### Task instructions
**1.** Reproduce the passage of the article on Ontario's pension regulator that begins at the words "To remain relevant" and stops after the words "the 21st century.".
**2.** Carry on the article about Ontario's new pension regulator, picking up after its final sentence.

### Selected passage
......

1. Skip to navigation
  2. Skip to content
  3. Skip to sidebar

Witness the Creation of Ontario’s Modern Pension Regulator

To remain relevant and effective, industry regulators need to stay current. They must be attentive to economic realities, adapt to new technology and evolve with the industries they regulate. Ontario’s pension regulator is overdue for a major overhaul that will bring it into the 21st century.

Ontario’s Fall 2016 Economic Statement announced that government’s intention to introduce a new financial services regulator which will be known by the acronym FSRA (Financial Services Regulatory Authority). The FSRA announcement came shortly after the release of the Final Report, of the Ontario Expert Advisory Panel mandated to examine the Financial Services Commission, Financial Services Tribunal and Deposit Insurance Corporation.

The March 31, 2016, cover letter that accompanied the Panel’s Final Report stated that its recommendations for a ‘world-class regulatory system’ were prepared with “both the present and future in mind, and in light of industry and regulatory trends here and around the world.” It also recognized the rapid pace of change in the financial and pension sectors and concluded that the agencies under review had to be modernized and sufficiently independent, flexible, innovative and expert to facilitate the changes in governance, structure and accountability necessary to achieve the desired result.

......

### Collected data
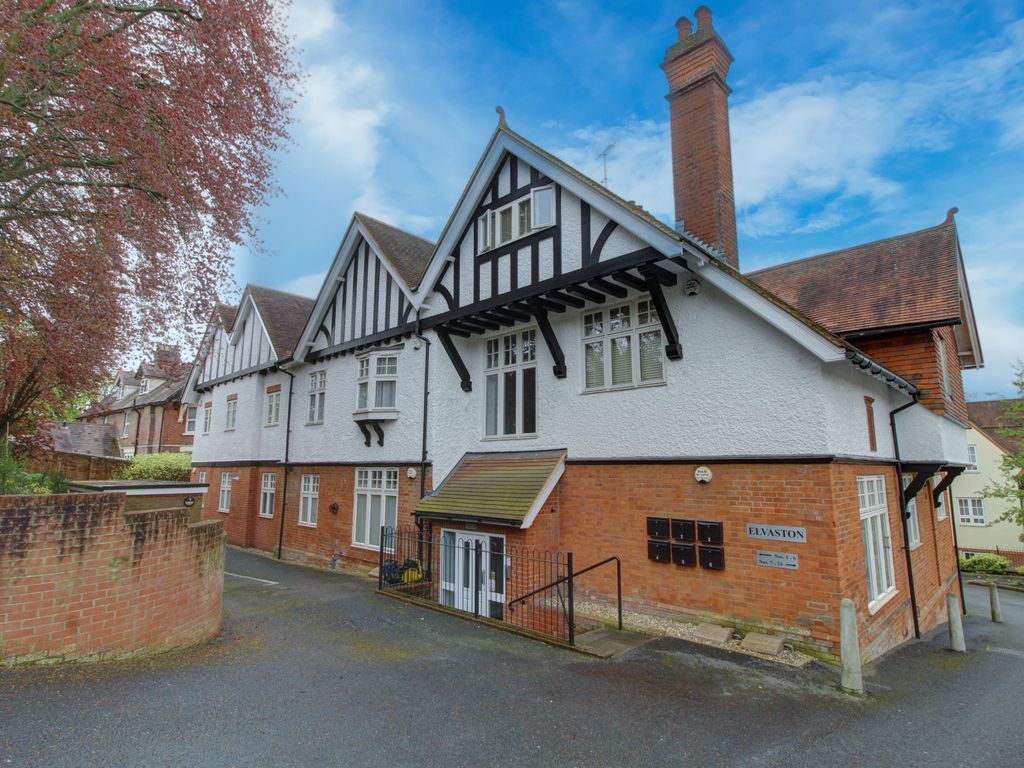 2 bed flat for sale in Rectory Avenue, High HP13 Zoopla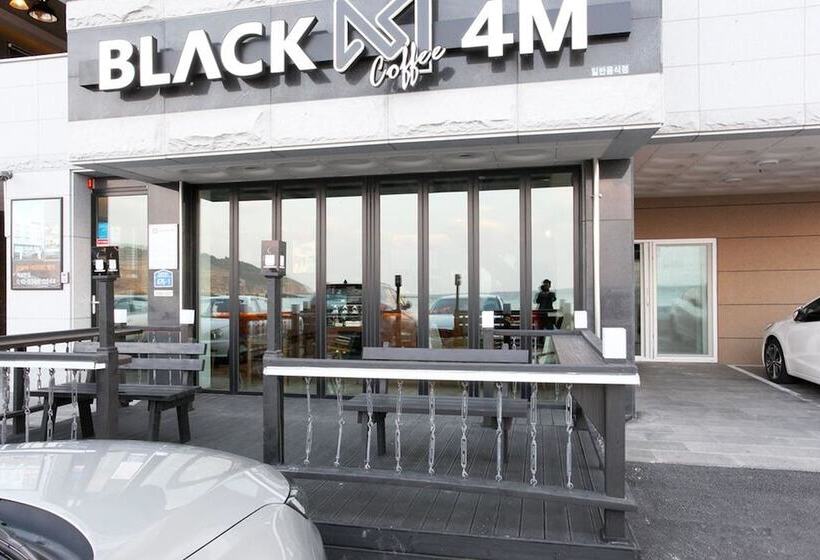 בית מלון כפרי Poem House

......

### Outputs by task
**1.**
To remain relevant and effective, industry regulators need to stay current. They must be attentive to economic realities, adapt to new technology and evolve with the industries they regulate. Ontario’s pension regulator is overdue for a major overhaul that will bring it into the 21st century.

**2.**
Panel recommendations of particular relevance to the pension industry include:

  • FSRA should operate as an integrated financial services regulator with responsibility for, among other things, consumer protection (referred to as ‘market conduct’), prudential oversight and pension plans;
  • FSRA should be directed to protect beneficiaries while promoting a strong sustainable pension system that would operate in an efficient and fair manner, balancing the interests of all parties;
  • FSRA’s mandate should require it to use its authority to adequately, firmly and consistently discourage fraudulent activities or behaviours that mislead or harm consumers and pension plan beneficiaries;
  • FSRA’s mandate should require that it undertake its activities in a proactive manner;
  • to remain relevant and flexible, FSRA’s mandate should include a commitment to innovation and transparency – to stay abreast of those issues that could compromise its ability to satisfy its mandate;
  • the existing Financial Services Tribunal, which is housed within the current Financial Services Commission and, therefore, subject to potential conflicts, should be established as an independent tribunal with its own budget funded by government; and
  • the Financial Services Tribunal should have authority to adjudicate matters clearly articulated in its enabling statute, including appeals from certain decisions of FSRA.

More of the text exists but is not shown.